→ **CONSIGNE**:
Recopiez fidèlement le passage de la lettre ci-dessous qui va de « Je viens d’avoir » jusqu'à « en ce moment. » inclus.

Batavia,
Djocjaweg 24,
4 mars 1941
226
Mes chers
chéris
J’ai reçu
votre télégramme de fête ce matin et je vous en remercie de tout mon coeur.
Vous êtes tellement bon pour moi, mes chers, et j’espère bien pouvoir vous le
rendre un jour.
Je n’ai
pas le temps de vous écrire beaucoup, car à la dernière minute de nouveau je
viens d’apprendre qu’un avion part
demain prenant avec lui de la poste pour la Suisse. Je serai donc brève,
car j’ai beaucoup à vous dire et le temps me manque un peu. Je ne toucherai
donc pas au sujet qui me tient le plus à cœur ; notre cher Papali. Oh,
monté, non, je ne peux pas m’empêcher de parler de lui, car il est toujours
dans mes pensées. Cela fait si mal de ne plus le revoir, mais lu, il est bien
où il est et je suis même heureuse pour lui, mais je comptais tant pouvoir
l’embrasser et lui offrir son « Griot » (Conrad)! Non, je m’arrête sans quoi je ne peux pas vous écrire
tout ce que j’ai à vous dire. Notre Papali, nous le faisons vivre dans nos
cœurs, n’est-ce pas ?
J’ai reçu
il y a 3 jours ta lettre 251, contenant une copie de lettre de Boy Engelhart et
de papa W. Merci de tout cœur de te donner tant de peine pour nous et nos amis.
Je viens d’avoir une lettre de tante Engel, qui a été assez malade des reins.
Elle m’écrit depuis la clinique, elle va mieux et se remet chaque jour
d’avantage. Elle vous envoie mille remerciements de toute ta bonté, cela lui a
fait tant de bien de recevoir des nouvelles de Boy. Au mois de juin, Mr.
Engelhart sera pensionné et ils viendront habiter Bandoeng où ils vont se
construire une maison. Tu pourrais écrire cela à Boy, si ce n’est pas trop
demander de toi en ce moment.

→ **LIGNES DE DONNÉES**:
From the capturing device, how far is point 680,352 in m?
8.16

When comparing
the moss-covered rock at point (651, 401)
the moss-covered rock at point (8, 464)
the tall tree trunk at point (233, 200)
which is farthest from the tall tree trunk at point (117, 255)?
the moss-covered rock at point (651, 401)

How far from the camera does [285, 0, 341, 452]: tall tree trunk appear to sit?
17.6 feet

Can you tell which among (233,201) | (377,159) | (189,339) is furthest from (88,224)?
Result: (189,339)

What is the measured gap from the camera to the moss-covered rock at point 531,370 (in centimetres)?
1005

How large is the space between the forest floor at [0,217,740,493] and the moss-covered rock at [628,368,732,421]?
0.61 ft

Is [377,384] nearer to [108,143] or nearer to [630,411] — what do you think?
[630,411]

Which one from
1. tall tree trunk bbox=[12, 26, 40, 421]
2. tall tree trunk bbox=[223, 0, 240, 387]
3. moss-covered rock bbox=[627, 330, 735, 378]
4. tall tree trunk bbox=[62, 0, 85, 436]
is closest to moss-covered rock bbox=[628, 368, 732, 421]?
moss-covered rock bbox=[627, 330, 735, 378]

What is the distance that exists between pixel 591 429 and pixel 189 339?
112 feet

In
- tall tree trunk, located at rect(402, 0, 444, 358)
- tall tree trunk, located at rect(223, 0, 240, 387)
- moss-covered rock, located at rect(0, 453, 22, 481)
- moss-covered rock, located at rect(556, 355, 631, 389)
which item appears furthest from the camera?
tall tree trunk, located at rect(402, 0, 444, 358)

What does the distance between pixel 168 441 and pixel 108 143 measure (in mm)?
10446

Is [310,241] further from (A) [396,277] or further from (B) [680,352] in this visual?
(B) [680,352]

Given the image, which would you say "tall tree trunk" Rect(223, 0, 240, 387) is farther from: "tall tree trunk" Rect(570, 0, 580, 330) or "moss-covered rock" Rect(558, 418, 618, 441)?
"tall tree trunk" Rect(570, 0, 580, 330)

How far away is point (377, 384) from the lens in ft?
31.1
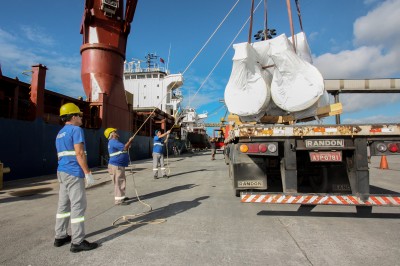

→ **RÉPONSE ATTENDUE**:
Je viens d’avoir une lettre de tante Engel, qui a été assez malade des reins.
Elle m’écrit depuis la clinique, elle va mieux et se remet chaque jour
d’avantage. Elle vous envoie mille remerciements de toute ta bonté, cela lui a
fait tant de bien de recevoir des nouvelles de Boy. Au mois de juin, Mr.
Engelhart sera pensionné et ils viendront habiter Bandoeng où ils vont se
construire une maison. Tu pourrais écrire cela à Boy, si ce n’est pas trop
demander de toi en ce moment.